Task requirements ▸ Write what comes next in the Minnesota page on children and youth with special health needs, picking up after its last line.

Document passage ▸
#####
Children and Youth with Special Health Needs (CYSHN)

Definition: three children

One in every five Minnesota families with children has at least one child with a special health need. Estimates of children with special health needs in Minnesota range from 160,000 to 200,000.

Children and youth with special health needs are those who have, or who are at increased risk for, a chronic physical, developmental, behavioral, or emotional condition. They also require health and related services of a type or amount beyond that generally required.

This definition is purposely broad, inclusive, and not condition specific. It recognizes that all children and youth with special health needs, regardless of their condition, require a well–functioning, community–based system of resources to reach their full potential.



Our Vision:

To improve population health through building the capacity of all systems that serve families of children and youth with special health needs.


Policy:

Children and Youth with Special Health Needs (CYSHN) works to achieve public health policies that will provide more positive health outcomes and better serve children and youth with special health needs and their families throughout Minnesota. Our programs provide state–level leadership and partner with families and other stakeholders to achieve our vision with emphasis on Quality Improvement in the following areas:

  • Family–Centered Care
  • Cultural Responsiveness
  • Best practices
  • Proactive and preventive investment
  • Data–driven decision–making


Strategies: CYSHN Strategic Plan Report 2013-2018.
#####
Record extracts ▸
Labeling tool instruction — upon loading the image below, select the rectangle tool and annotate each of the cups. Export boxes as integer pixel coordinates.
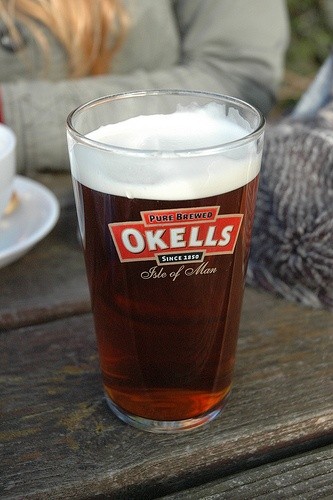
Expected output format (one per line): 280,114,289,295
66,88,268,433
1,124,18,214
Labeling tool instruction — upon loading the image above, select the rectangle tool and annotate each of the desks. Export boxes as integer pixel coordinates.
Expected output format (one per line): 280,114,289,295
1,168,330,500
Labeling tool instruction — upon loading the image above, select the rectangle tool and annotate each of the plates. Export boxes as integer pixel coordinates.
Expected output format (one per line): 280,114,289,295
0,174,61,268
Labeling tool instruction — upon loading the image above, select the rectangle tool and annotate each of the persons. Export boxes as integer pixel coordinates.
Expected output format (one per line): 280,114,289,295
0,0,291,175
#####
Your response ▸
For more information about our strategies, see our Children and Youth with Special Health Needs Strategic Plan 2013–2018.

2013–2018 CYSHN Strategic Plan (PDF: 4.5 MB/40 pages)



Activities:

In order to enhance positive outcomes for children and youth with special health needs and their families, CYSHN activities in Minnesota include:

  • Education: Providing health and related information about specialized services to families of children with or at risk for chronic illnesses and disabilities; and identifying and promoting evidence–based interventions for children and youth with special health needs.

  • Follow–Up: Assuring linkage of families with resources and services whose infants have been diagnosed with metabolic or endocrine conditions, infants with confirmed hearing loss, and infants identified with a birth defect.

  • Community Partnerships: Technical assistance, specialized consultation, and support for primary care providers, specialty care providers, local public health nurses, and other community agencies who provide services to children and youth with special health needs.

  • Public Policy: Engage in the development, coordination, and support of state and local systems for children with special health needs. These systems include Minnesota’s Interagency Early Intervention System (Part C) and Minnesota’s System of Interagency Coordination (MNSIC). Serve in an advisory capacity to policy–making bodies to assure the interests of children with special health needs are considered.

  • Surveillance: Monitor and analyze data of selected populations to identify trends, adequacy and availability of services, and underlying causes of birth defects and conditions identified through newborn screening; monitor the effectiveness of interventions and document health outcomes of children identified with a newborn screening condition or birth defect.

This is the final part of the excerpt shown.